start Records for the exercise

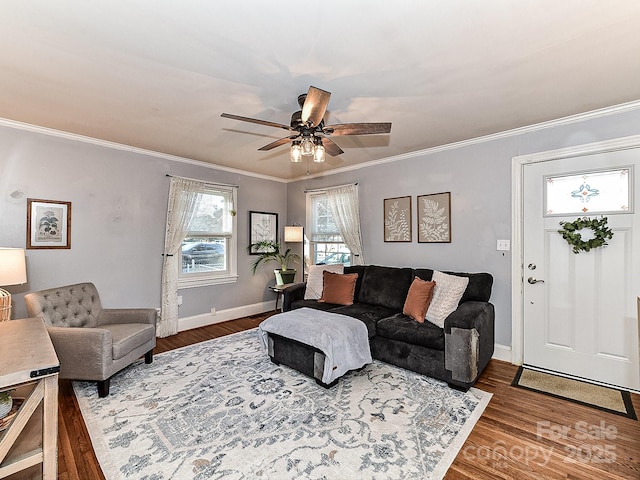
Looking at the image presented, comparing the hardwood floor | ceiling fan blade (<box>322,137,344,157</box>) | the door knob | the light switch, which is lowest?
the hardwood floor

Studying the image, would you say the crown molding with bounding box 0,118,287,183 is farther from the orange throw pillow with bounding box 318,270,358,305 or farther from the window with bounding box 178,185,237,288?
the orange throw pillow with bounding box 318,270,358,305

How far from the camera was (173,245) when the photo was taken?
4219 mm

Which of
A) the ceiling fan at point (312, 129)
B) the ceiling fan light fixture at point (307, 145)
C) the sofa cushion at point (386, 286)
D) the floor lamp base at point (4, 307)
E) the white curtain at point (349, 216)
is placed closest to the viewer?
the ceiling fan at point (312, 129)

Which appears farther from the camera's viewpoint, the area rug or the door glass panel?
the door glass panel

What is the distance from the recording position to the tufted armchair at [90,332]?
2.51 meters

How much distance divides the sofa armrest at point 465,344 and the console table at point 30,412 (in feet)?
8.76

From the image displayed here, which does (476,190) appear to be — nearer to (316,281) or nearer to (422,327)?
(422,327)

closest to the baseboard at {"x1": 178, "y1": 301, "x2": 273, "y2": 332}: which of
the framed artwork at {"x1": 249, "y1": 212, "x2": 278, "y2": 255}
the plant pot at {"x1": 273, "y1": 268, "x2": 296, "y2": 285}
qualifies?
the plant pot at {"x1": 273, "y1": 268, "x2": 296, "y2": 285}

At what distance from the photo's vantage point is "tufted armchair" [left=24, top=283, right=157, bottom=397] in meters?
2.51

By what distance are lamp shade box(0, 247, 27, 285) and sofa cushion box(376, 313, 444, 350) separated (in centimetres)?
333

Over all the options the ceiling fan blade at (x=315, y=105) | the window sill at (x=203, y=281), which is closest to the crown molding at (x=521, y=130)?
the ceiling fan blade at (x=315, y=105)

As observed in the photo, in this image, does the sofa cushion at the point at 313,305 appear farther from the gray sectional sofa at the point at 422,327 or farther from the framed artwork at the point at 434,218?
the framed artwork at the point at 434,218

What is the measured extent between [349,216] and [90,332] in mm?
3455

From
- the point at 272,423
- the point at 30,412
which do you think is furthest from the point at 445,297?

end Records for the exercise

## Problem description
Rewrite every line of the records above as a numbered list, omitting blank lines. Leave the picture out of the answer.

## Written answer
1. Looking at the image presented, comparing the hardwood floor | ceiling fan blade (<box>322,137,344,157</box>) | the door knob | the light switch, which is lowest?
2. the hardwood floor
3. Studying the image, would you say the crown molding with bounding box 0,118,287,183 is farther from the orange throw pillow with bounding box 318,270,358,305 or farther from the window with bounding box 178,185,237,288?
4. the orange throw pillow with bounding box 318,270,358,305
5. How far from the camera was (173,245) when the photo was taken?
6. 4219 mm
7. Which of
8. A) the ceiling fan at point (312, 129)
9. B) the ceiling fan light fixture at point (307, 145)
10. C) the sofa cushion at point (386, 286)
11. D) the floor lamp base at point (4, 307)
12. E) the white curtain at point (349, 216)
13. is placed closest to the viewer?
14. the ceiling fan at point (312, 129)
15. Which appears farther from the camera's viewpoint, the area rug or the door glass panel?
16. the door glass panel
17. What is the distance from the recording position to the tufted armchair at [90,332]?
18. 2.51 meters
19. How much distance divides the sofa armrest at point 465,344 and the console table at point 30,412 (in feet)?
20. 8.76
21. From the image displayed here, which does (476,190) appear to be — nearer to (316,281) or nearer to (422,327)?
22. (422,327)
23. closest to the baseboard at {"x1": 178, "y1": 301, "x2": 273, "y2": 332}: which of
24. the framed artwork at {"x1": 249, "y1": 212, "x2": 278, "y2": 255}
25. the plant pot at {"x1": 273, "y1": 268, "x2": 296, "y2": 285}
26. qualifies?
27. the plant pot at {"x1": 273, "y1": 268, "x2": 296, "y2": 285}
28. At what distance from the photo's vantage point is "tufted armchair" [left=24, top=283, right=157, bottom=397] in meters?
29. 2.51
30. By what distance are lamp shade box(0, 247, 27, 285) and sofa cushion box(376, 313, 444, 350) separated (in centimetres)?
31. 333
32. Over all the options the ceiling fan blade at (x=315, y=105) | the window sill at (x=203, y=281), which is closest to the crown molding at (x=521, y=130)?
33. the ceiling fan blade at (x=315, y=105)
34. As observed in the photo, in this image, does the sofa cushion at the point at 313,305 appear farther from the gray sectional sofa at the point at 422,327 or farther from the framed artwork at the point at 434,218?
35. the framed artwork at the point at 434,218
36. What is the measured extent between [349,216] and [90,332] in mm?
37. 3455
38. From
39. - the point at 272,423
40. - the point at 30,412
41. which do you think is furthest from the point at 445,297?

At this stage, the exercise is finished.